# Dogs and little trees



## cj and m (Feb 6, 2010)

Okay its frozen outside here in Chicago and all the garden is dormant for now . Today I let the dogs out to do their thing in the yard and to my horror I saw one of them peeing on some of my prized knarley boxwoods . My question here is , is there anything I can put on my boxwoods that would help them survive the accident of today when the spring thaw eventually comes or are my trees doomed to a brown death ?


----------



## nkelsey (Jan 4, 2008)

Females??? Spread some lime to change the ph of the soil where they peed.


----------



## cj and m (Feb 6, 2010)

males


----------



## markoles (Jan 2, 2008)

If it is really bad, put your dogs on leashes and walk them so they can do their biz. That'll help you steer them where you want, and not to mark your favorite trees.


----------



## Randy Stone (Jan 2, 2008)

Yea, take them for a walk so they do their bussiness in the neighbors yard.


----------



## tmtrainz (Feb 9, 2010)

The spring thaw and rains should dillute any urine to a harmless concentration before your plants break dormancy. Just don't let the dogs continue their behavior.


----------



## cj and m (Feb 6, 2010)

I try to watch them but there are 3 of them and sometimes you can't see what they are all doing at once . This year has been real bad with the long periods of snow and cold . They normally dont go wherever they please . Next year i'm gonna erect that cheap roll fencing around the yard . I hope the urine does dilute by spring .


----------



## Torby (Jan 2, 2008)

I don't think your boxwoods will any the worse off for getting um, "watered."


----------



## tmtrainz (Feb 9, 2010)

Here's a very informative link to help anyone with dogs running around their yards. 
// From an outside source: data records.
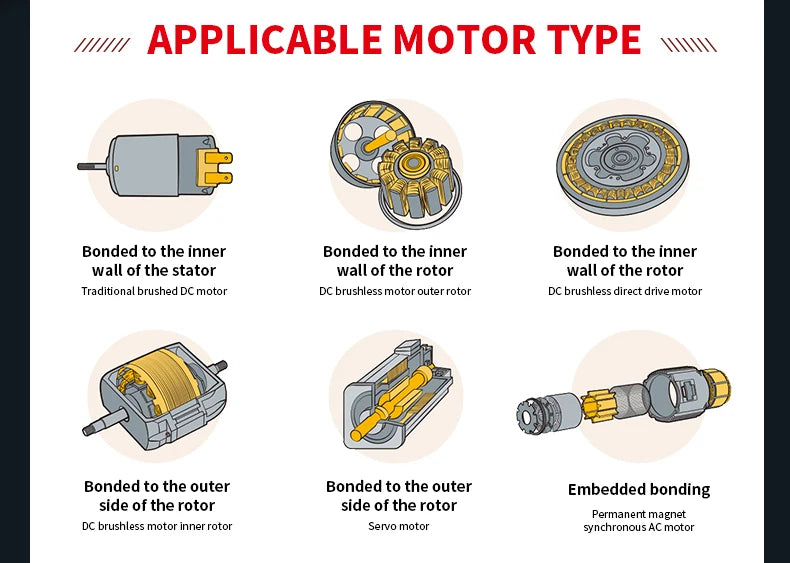 APPLICABLE MOTOR TYPE

Bonded to the inner wall of the stator
Traditional brushed DC motor

Bonded to the inner wall of the rotor
DC brushless motor outer rotor

Bonded to the inner wall of the rotor
DC brushless direct drive motor

Bonded to the outer side of the rotor
DC brushless motor inner rotor

Bonded to the outer side of the rotor
Servo motor

Embedded bonding
Permanent magnet synchronous AC motor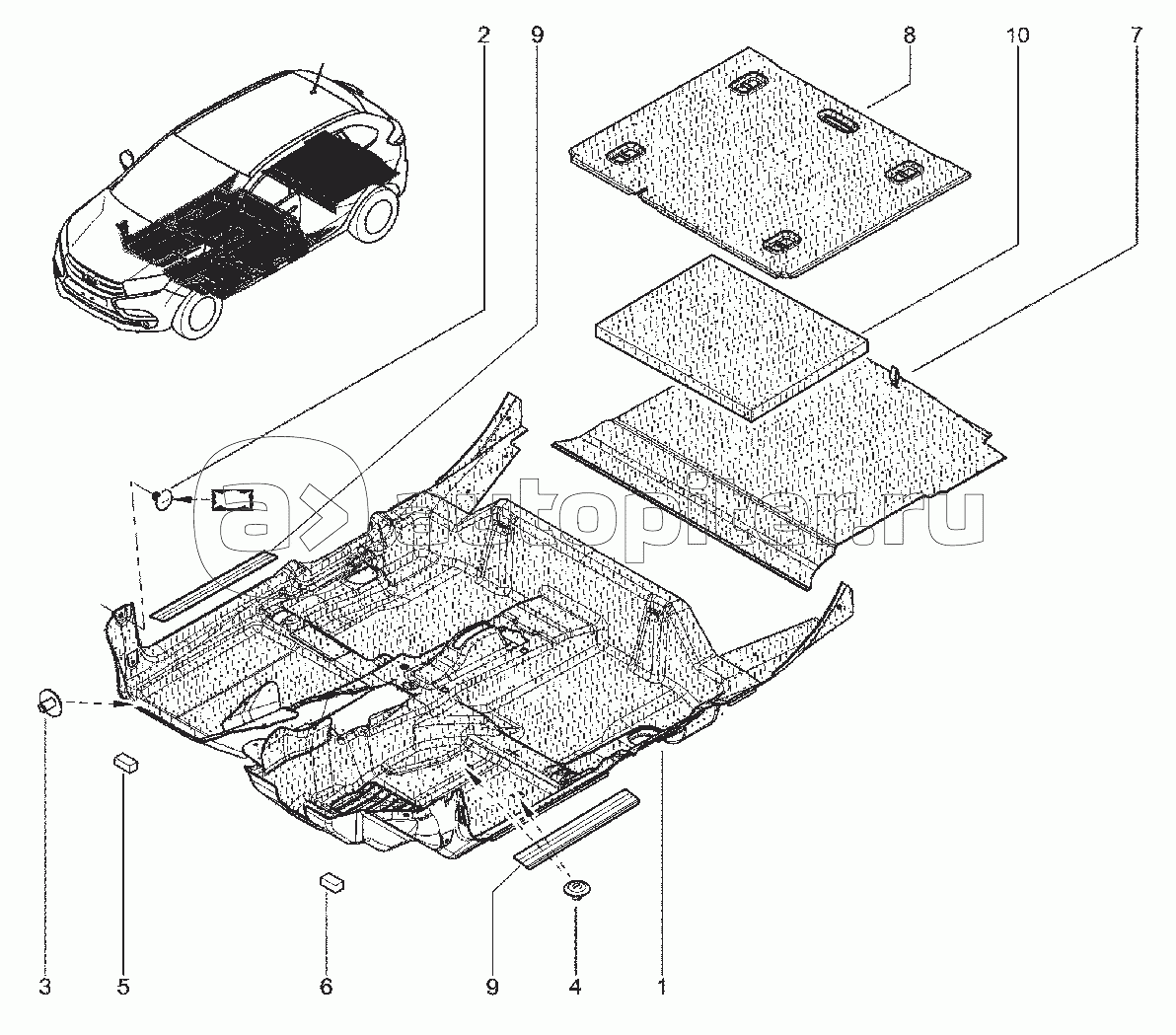 2
9
8
10
7
autopiter.ru
3
5
6
9
4
1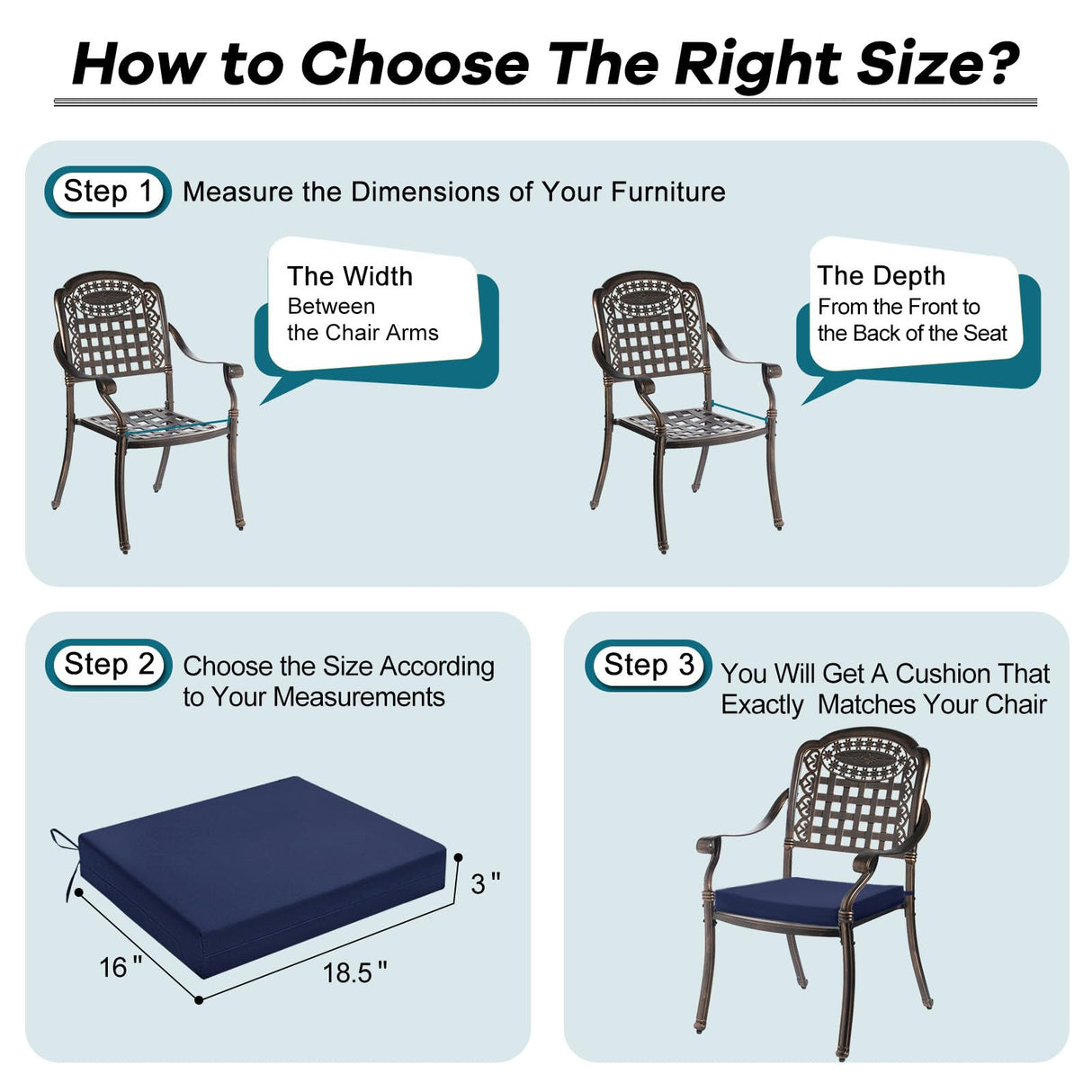 How to Choose The Right Size?

Step 1 Measure the Dimensions of Your Furniture

The Width
Between the Chair Arms

The Depth
From the Front to the Back of the Seat

Step 2 Choose the Size According to Your Measurements

3 "

16 "

18.5 "

Step 3 You Will Get A Cushion That Exactly Matches Your Chair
http://aggie-horticulture.tamu.edu/plantanswers/turf/dog_lawn_problems.html


----------



## silverstatespecialties (Jan 2, 2008)

Mix some tomato juice into their food to dilute the acids in their urine; works great for female dogs, unknown about male dogs though.... 

I wish my dogs would only pee on my plants & trees; mine like to eat them all! So I have to put metal garden fencing around all of them to keep the nibblers away. My Pit Bull LOVES to eat our Sago Palm fronds, and those suckers are sharp!


----------